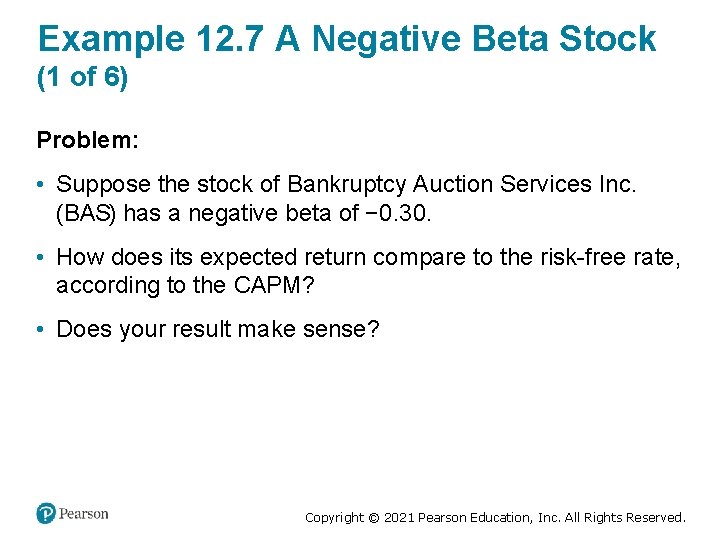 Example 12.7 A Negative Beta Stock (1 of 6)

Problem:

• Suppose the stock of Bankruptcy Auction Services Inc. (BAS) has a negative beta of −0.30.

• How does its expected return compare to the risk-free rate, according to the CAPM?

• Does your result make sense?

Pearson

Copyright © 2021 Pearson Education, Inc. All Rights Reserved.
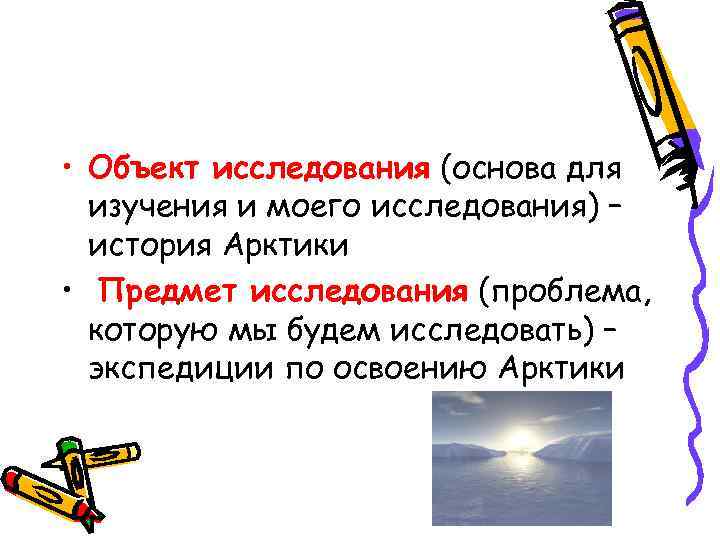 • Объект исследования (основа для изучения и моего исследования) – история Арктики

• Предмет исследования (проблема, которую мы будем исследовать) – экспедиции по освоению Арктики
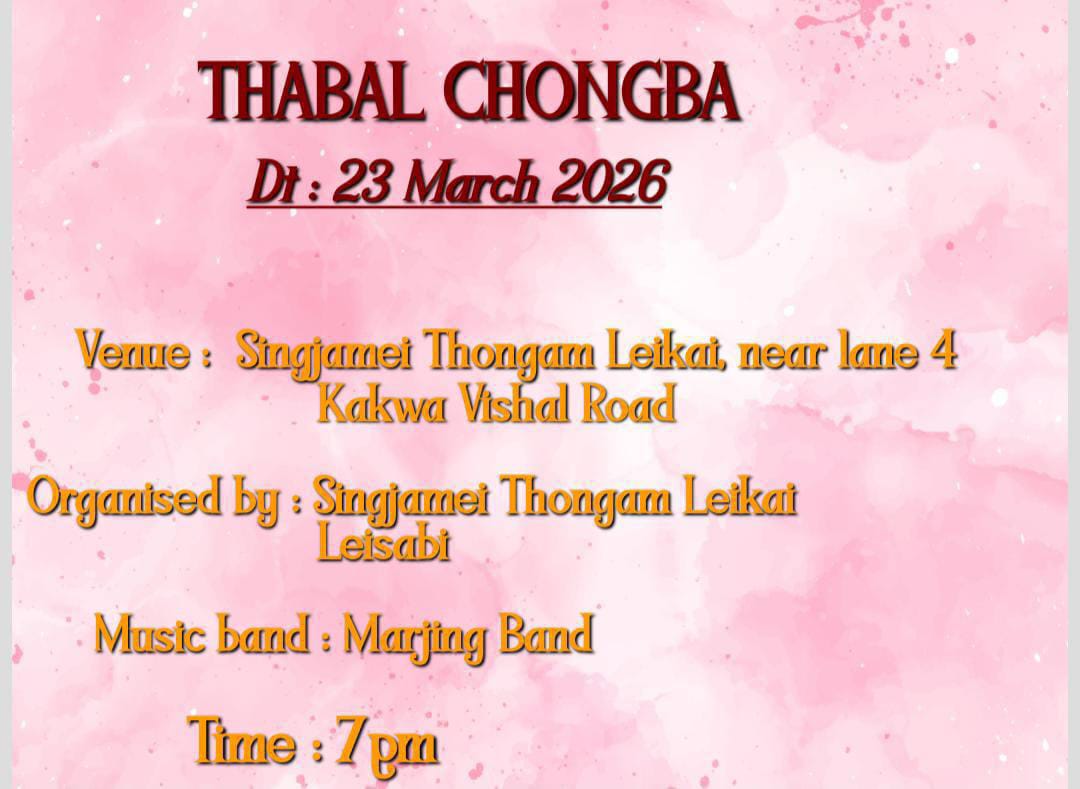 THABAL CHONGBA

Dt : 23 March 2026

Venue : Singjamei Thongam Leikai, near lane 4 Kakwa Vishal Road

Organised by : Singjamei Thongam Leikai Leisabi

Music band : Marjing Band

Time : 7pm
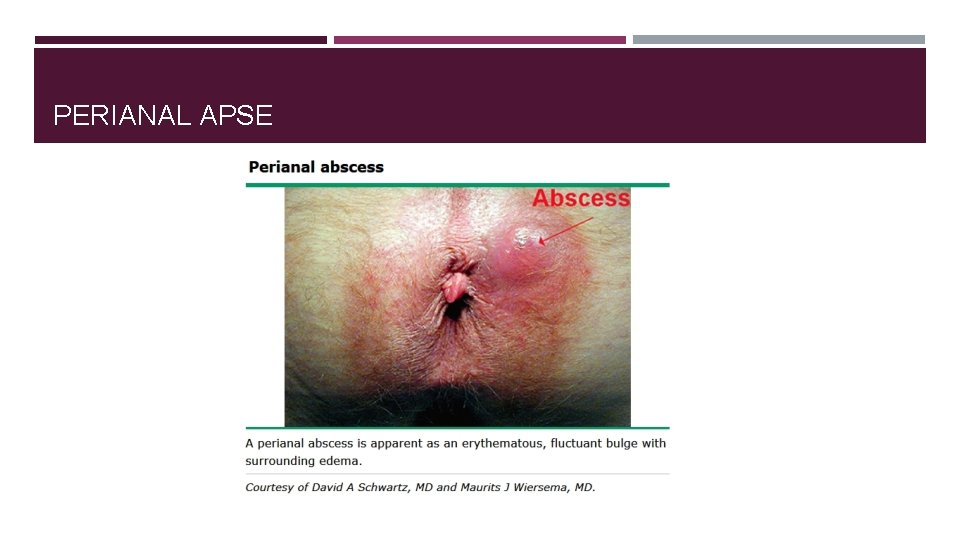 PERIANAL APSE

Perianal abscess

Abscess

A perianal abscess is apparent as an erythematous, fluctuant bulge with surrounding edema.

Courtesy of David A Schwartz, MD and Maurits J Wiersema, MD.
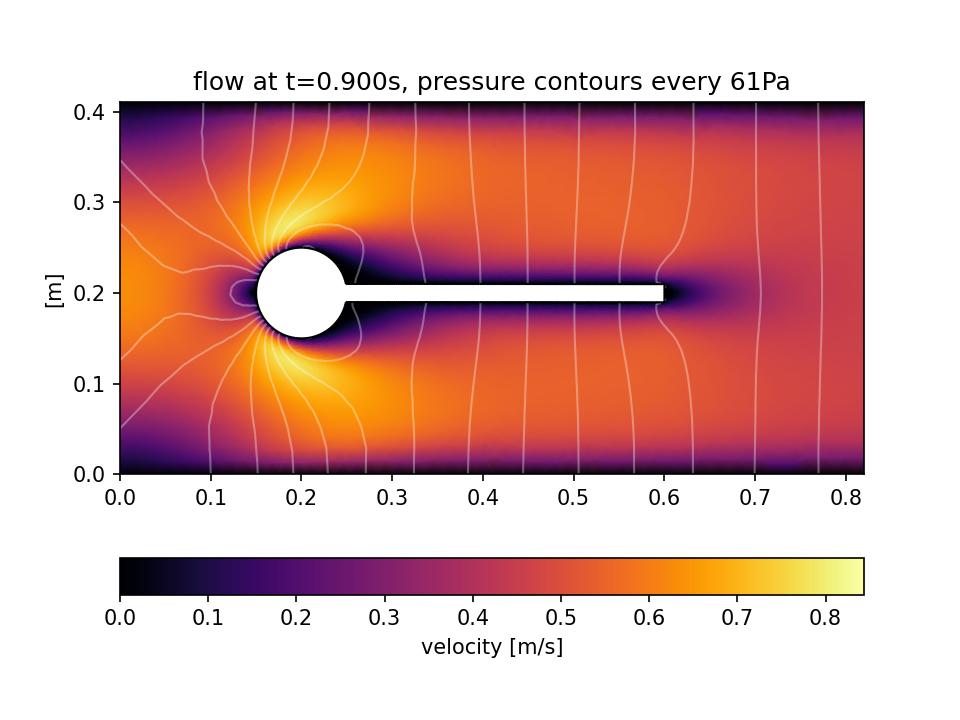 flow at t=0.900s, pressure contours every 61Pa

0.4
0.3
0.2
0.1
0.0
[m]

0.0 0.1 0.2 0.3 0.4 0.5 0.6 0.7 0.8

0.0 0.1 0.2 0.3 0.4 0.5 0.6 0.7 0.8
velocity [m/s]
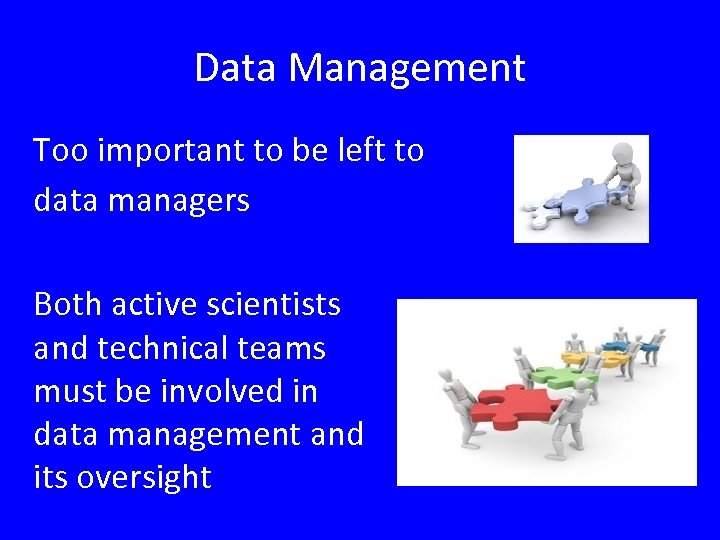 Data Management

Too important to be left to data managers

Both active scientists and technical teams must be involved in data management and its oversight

§ **What to do**
What this exercise asks for is every line of the data above with the word "Pearson".

§ **Answer to this exercise**
Pearson
Copyright © 2021 Pearson Education, Inc. All Rights Reserved.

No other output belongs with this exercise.